Treatment of patients with advanced disease (Lugano IV) is not clearly defined [7,28]. As a result from different protocols used in our centers, a bias in our analysis could have occurred. These patients were treated with RT, rituximab or chemotherapy with or without RT. In this group, we report rates of CR of 66% in one year, occurring only in Hp-positive patients. Surgery is typically reserved for patients with complications such as perforation or obstruction [7]; in our series, 2 patients (6%) needed surgery due to perforation and bleeding that could not be controlled by endoscopic techniques. We evaluated several clinical and laboratorial factors that could predict CR in one-year.
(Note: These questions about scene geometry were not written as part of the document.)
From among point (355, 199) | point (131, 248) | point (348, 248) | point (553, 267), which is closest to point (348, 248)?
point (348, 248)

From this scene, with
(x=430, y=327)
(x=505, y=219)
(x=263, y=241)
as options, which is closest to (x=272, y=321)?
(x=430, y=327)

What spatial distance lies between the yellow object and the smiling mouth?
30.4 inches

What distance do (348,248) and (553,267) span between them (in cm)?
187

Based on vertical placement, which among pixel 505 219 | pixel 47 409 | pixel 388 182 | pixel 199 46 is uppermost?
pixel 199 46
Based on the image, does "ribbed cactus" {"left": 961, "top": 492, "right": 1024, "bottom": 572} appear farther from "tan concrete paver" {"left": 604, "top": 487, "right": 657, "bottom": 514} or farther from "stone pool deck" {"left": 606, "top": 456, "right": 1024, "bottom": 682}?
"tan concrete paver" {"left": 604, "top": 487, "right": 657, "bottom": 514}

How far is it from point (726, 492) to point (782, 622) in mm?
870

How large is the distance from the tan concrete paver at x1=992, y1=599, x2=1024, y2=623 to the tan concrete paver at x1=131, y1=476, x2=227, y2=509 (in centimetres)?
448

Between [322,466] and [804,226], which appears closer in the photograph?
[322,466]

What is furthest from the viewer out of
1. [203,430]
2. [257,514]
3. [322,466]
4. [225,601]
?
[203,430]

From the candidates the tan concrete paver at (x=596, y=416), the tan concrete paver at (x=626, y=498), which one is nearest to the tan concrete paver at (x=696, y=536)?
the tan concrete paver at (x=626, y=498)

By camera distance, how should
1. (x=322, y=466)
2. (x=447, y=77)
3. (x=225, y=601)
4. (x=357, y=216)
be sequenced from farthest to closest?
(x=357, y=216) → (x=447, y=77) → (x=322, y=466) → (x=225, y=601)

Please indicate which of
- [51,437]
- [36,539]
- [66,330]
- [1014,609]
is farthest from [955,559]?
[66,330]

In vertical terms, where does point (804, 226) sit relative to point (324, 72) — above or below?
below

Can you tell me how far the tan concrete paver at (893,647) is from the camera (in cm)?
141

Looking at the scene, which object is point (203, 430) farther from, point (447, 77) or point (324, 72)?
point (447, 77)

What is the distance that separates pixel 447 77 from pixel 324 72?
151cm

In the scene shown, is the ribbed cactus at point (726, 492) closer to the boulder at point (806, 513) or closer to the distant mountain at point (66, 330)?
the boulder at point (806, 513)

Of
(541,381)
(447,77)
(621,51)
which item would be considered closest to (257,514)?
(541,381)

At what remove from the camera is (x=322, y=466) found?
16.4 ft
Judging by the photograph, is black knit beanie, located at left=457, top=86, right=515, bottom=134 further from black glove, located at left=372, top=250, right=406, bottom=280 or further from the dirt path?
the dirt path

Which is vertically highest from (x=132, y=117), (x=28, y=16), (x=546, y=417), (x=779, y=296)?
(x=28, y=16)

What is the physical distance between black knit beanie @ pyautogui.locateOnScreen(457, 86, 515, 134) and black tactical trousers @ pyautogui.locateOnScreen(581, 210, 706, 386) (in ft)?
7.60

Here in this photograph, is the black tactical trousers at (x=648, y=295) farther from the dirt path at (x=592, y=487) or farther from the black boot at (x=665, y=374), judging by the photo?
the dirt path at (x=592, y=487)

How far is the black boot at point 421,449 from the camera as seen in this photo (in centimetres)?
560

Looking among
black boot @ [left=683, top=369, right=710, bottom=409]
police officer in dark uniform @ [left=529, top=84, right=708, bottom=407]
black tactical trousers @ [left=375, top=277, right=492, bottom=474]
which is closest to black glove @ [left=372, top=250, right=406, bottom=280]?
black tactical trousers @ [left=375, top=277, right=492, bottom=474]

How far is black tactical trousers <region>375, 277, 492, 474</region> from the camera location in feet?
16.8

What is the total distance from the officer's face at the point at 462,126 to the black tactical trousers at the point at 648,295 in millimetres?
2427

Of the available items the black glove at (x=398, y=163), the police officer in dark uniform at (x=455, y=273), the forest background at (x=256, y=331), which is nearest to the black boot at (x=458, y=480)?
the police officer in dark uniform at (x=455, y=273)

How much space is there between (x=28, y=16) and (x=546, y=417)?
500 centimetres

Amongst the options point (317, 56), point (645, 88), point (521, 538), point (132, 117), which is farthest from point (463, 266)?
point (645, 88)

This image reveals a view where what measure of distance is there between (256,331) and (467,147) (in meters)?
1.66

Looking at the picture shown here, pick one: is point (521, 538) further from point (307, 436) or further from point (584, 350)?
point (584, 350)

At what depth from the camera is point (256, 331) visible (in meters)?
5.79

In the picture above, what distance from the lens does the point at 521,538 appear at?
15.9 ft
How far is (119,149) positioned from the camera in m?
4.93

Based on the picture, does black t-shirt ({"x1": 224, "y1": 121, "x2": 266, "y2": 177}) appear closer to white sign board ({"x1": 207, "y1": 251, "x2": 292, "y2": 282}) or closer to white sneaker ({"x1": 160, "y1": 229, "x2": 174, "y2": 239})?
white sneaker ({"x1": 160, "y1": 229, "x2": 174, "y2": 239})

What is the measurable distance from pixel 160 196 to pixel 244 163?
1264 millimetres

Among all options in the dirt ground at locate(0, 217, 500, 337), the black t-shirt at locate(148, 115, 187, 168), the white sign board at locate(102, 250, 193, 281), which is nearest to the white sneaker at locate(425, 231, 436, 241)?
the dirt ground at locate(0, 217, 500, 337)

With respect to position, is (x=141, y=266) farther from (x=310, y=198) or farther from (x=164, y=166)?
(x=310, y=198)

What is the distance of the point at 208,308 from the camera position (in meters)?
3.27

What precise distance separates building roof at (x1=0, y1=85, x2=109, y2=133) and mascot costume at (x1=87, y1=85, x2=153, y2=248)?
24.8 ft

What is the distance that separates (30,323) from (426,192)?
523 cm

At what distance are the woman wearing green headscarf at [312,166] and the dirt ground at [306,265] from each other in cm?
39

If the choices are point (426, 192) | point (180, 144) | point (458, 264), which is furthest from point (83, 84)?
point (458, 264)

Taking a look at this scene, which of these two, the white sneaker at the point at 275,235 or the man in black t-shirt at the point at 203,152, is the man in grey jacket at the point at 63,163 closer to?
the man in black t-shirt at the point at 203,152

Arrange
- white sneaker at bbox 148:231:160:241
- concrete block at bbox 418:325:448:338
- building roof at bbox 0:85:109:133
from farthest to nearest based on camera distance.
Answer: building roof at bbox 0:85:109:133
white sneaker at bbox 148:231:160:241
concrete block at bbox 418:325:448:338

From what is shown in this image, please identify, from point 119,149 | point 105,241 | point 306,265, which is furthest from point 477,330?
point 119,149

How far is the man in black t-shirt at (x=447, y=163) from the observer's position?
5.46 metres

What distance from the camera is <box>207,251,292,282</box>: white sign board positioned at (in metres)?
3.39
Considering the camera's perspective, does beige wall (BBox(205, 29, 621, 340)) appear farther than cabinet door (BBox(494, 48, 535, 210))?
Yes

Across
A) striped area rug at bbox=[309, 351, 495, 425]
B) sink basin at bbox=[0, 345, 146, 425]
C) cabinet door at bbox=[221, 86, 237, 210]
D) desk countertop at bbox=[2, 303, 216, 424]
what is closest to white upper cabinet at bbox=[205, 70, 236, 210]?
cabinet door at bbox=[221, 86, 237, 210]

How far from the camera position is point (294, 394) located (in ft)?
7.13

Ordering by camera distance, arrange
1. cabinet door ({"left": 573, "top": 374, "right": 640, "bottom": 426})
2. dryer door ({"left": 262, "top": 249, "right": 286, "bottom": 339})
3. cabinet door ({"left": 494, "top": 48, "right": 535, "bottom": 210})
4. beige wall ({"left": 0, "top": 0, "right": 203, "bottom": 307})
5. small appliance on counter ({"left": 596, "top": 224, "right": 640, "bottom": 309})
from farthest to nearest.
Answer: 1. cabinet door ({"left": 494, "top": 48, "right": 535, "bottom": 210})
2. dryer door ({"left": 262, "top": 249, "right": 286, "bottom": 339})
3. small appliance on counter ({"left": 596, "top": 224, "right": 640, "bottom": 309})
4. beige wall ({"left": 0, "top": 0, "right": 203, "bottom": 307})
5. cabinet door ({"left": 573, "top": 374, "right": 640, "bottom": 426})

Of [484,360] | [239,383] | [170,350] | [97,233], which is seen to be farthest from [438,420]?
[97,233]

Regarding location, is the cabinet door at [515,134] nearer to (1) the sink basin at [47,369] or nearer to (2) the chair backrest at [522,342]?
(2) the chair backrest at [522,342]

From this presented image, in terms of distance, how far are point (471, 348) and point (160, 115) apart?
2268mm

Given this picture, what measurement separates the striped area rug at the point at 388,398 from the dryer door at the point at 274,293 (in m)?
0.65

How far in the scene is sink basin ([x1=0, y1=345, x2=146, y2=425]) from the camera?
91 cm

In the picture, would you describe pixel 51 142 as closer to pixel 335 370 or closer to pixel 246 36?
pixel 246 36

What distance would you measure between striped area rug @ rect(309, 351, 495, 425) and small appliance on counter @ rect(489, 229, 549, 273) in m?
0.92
Although we could not reach a statistic significance, probably due to the limited number of our population, a trend was observed for the variables younger age, low leukocyte count, IPI score < 3 and limited disease. Several authors reported that the major negative predictive factor of complete regression rate was the presence of perigastric lymph nodes on EUS [34]. Neoplasia stage, depth of infiltration in the gastric wall, presence of the API2-MALT1 translocation, and patient ethnicity has been identified as predictors of remission in a recent study [35]. Our study reinforces MALT lymphomas as a notoriously indolent disease. To our knowledge, no previous report evaluated clinical and laboratorial factors for achieving complete remission in a Portuguese population with gastric MALT lymphoma.

Conclusion

Our results confirm the good prognosis and indolence of primary gastric MALT lymphoma, even in cases of advanced disease. Only 59% of the patients were Hp-positive. The most probable explanation is a missed diagnosis caused by a single test used for the diagnosis of Hp infection, its variable distribution in the stomach and the concomitant use of PPIs, which can lead to false-negative results. The factors studied could not predict CR in one-year, but it seems to exist a trend for achieving remission in younger patients, and in those with low leukocyte count, IPI score < 3 and limited disease Patients with early stage Hp-negative MALT lymphoma and those with advanced disease, might still benefit from antibiotic treatment.